Compliance with standing invariants

  • ADR-0002 (Zero Runtime Deps): the reducers, the store and the proxy use Node built-ins only (zlib is not used; compression here is structural, not byte-level). No package added.
  • ADR-0001 (No-Daemon): the off-host path adds no process. The proxy is the single exception, and it lives only as long as the native spawn it serves.

Consequences

  • Good, because the token cost of tool-heavy loops drops substantially, with the biggest effect off-host where the saving compounds across every turn.
  • Good, because the drop is reversible: an agent that needs the elided detail pulls it back by hash, so the failure mode is an uncompressed answer, not a wrong one.
  • Good, because the default is untouched — with the master switch off, behaviour is byte-for-byte as before.
  • Good, because there is no model and no dependency in the compression path, so it cannot add latency or a hallucination surface, and it does not widen the supply chain.
  • Good, because the work is measurable: elision-bench reports compression ratio, critical-line preservation and byte-exact reversibility over a fixture corpus, and already caught two reducer bugs in lib/compress.cjs that per-block assertions alone would have missed.
  • Bad, because the proxy is a long-lived process for the duration of a native spawn, which is a narrow exception to the no-daemon invariant and a new moving part to get right (port binding, upstream forwarding, clean teardown).
  • Bad, because the reducers are heuristics tuned to block shapes; a block the dispatcher misclassifies is compressed by the wrong rule.
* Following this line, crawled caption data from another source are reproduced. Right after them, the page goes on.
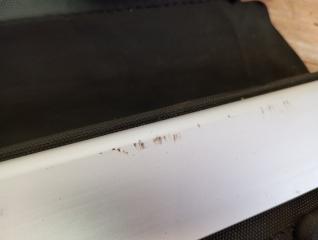 Шторка багажника LEGACY 2006 BP5 EJ203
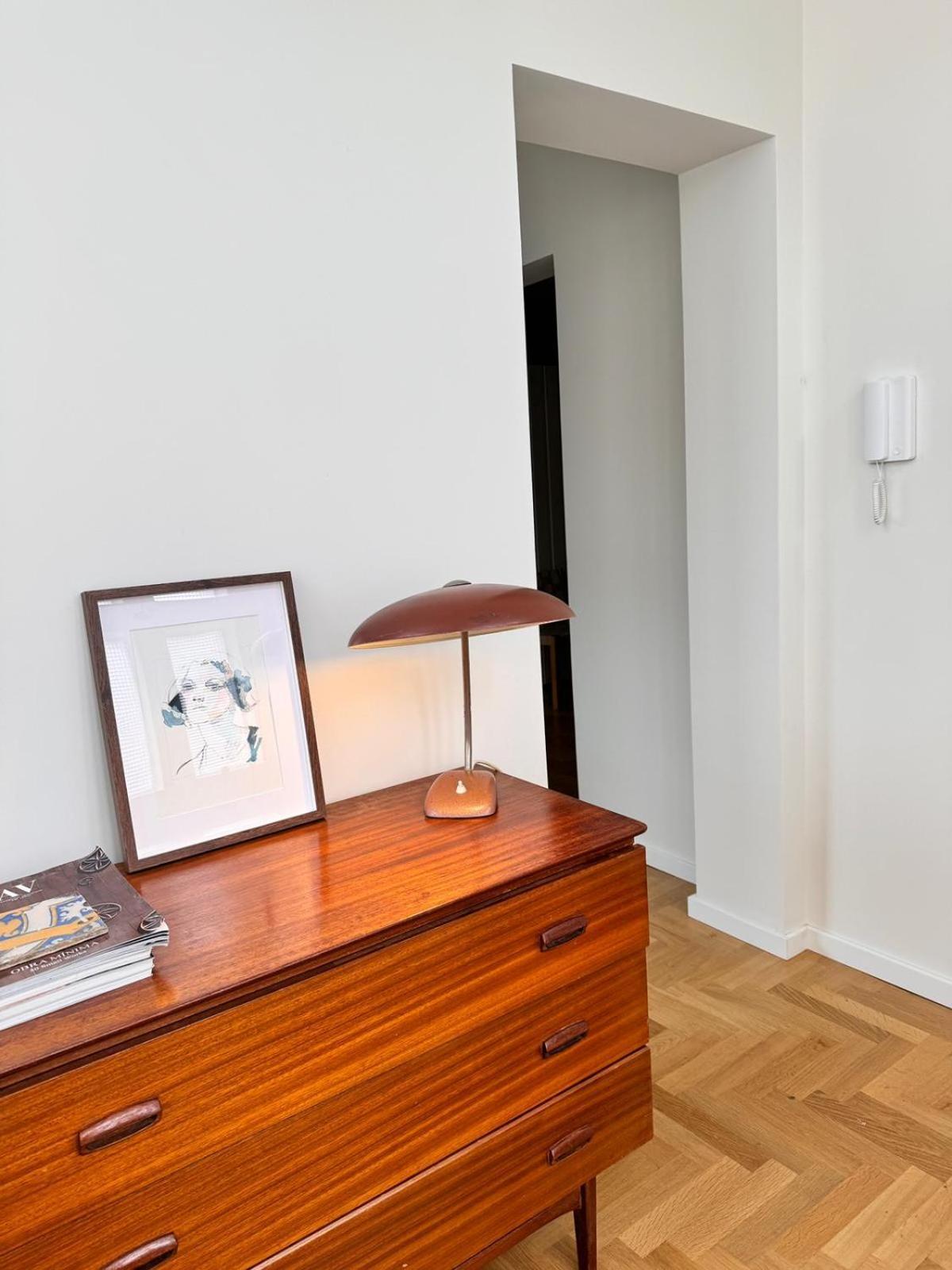 Lidador Boutique Ap With Garden - Alvaro Appartement *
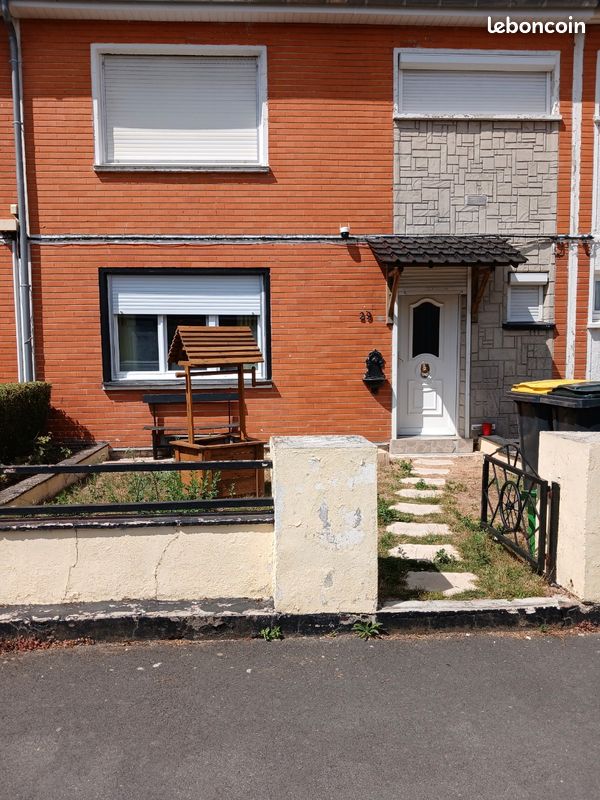Maison 6 pièces 95 m² · à Cambrai · 95 m² · 720 €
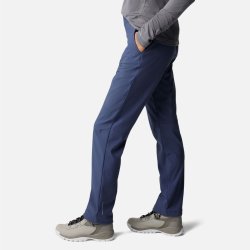 Штани Columbia Back Beauty™ Softshell Pant W - синій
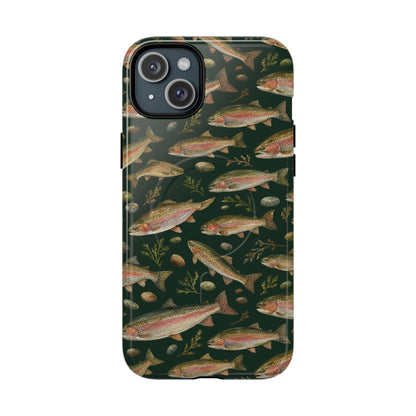 Rainbow Trout Magnetic Case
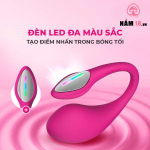 Trứng Rung Lovense Lush Mini Điều Khiển App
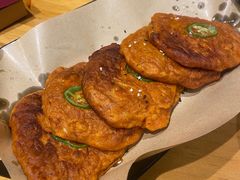 泡菜饼-韩见·韩式拌饭·炸鸡(石厦店)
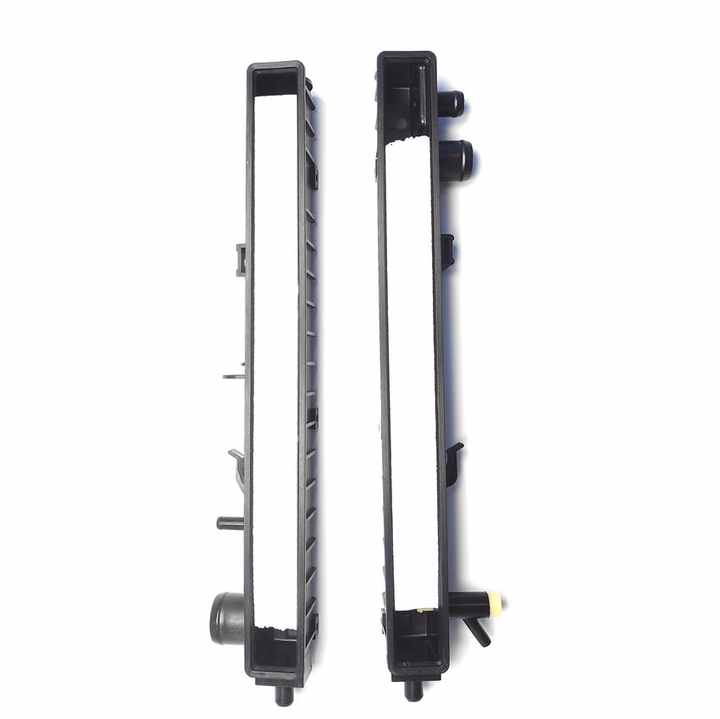 4L8Z8005KA, 6L8Z8005LA, AJ0315200B, ZZC215200 Radiator plastic tank for Ford MAVERICK 3.0 V6 24V Mazda TRIBUTE (EP) 3.0 V6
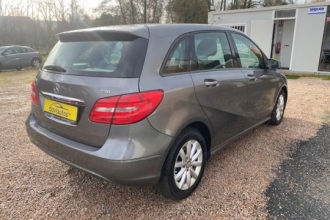 MERCEDES-BENZ B 180 CDI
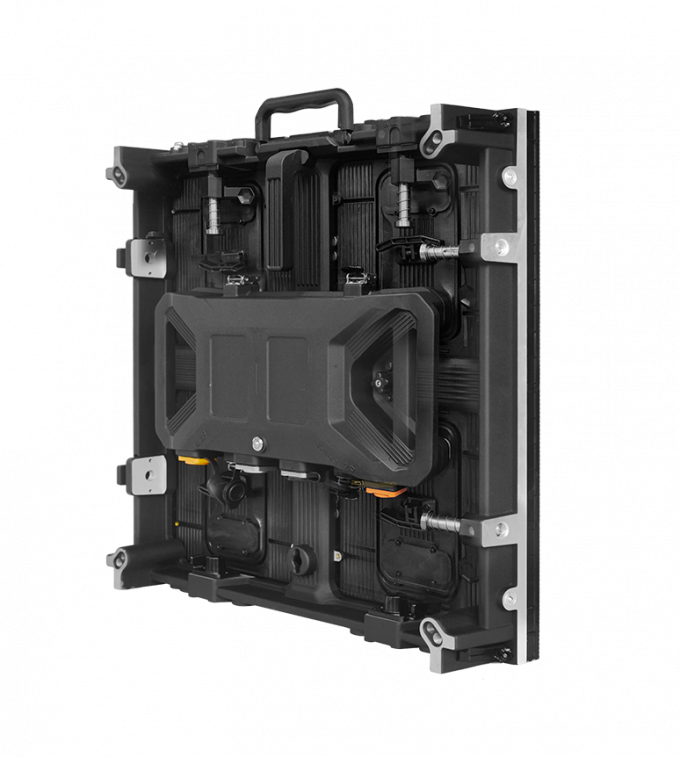 Innovativo muro video a LED per la produzione cinematografica 3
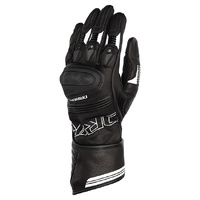 Dri Rider Torque Long Cuff Womens Gloves - Black/White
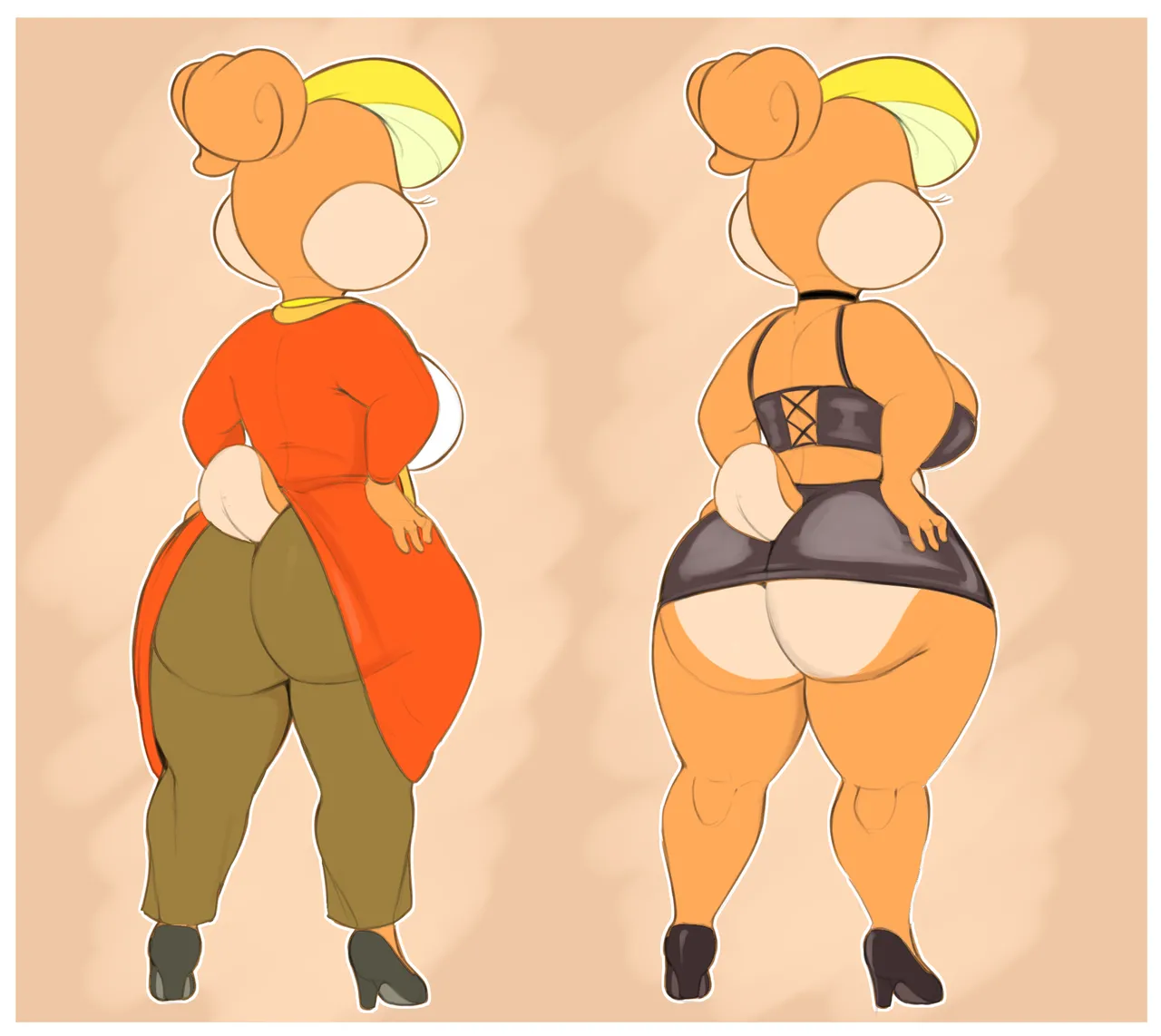 Patricia Bunny page 5 full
The elision store keeps this safe rather than correct — the agent can always recover, but it may spend a context-expand round-trip doing so.
  • Bad, because the cache-alignment normaliser rewrites the tool prefix, so a future change to how a host lays out tools could desync it from the cached layout; it is opt-in and yields to caller-placed cache_control precisely to bound that risk.
  • Bad, because the config surface grows (compression.* with proxy, output-steering and cache-align sub-trees), adding keys that must be validated and documented.

More Information

  • Reducers + store: lib/compress.cjs, lib/elision.cjs, schema lib/schemas/data/elision-entry.v1.json. CLI: bin/np-tools/elision-get.cjs.
  • Off-host hook: lib/runtime/agent-loop.cjs (per-tool-result compression), lib/runtime/tools/index.cjs (context-expand tool, EXPAND_TOOL_NAME).
  • Native proxy: lib/elision-proxy.cjs, bin/np-tools/_elision-proxy-entry.cjs, alignment in lib/cache-align.cjs.
  • Output side: lib/output-steering.cjs, cost estimation in lib/token-cost.cjs.
  • Measurement: lib/elision-bench.cjs, CLI bin/np-tools/elision-bench.cjs.
  • Config: compression.* in lib/config-defaults.cjs + lib/config-schema.cjs; documented in Configuration § compression.*.
  • Concept page: Context Compression & Elision.
  • Related ADRs:
    • ADR-0021: the off-host agent loop this compresses in place.
    • ADR-0002: built-ins only, no compression package.
    • ADR-0001: one-shot off-host loop; the proxy is the scoped exception.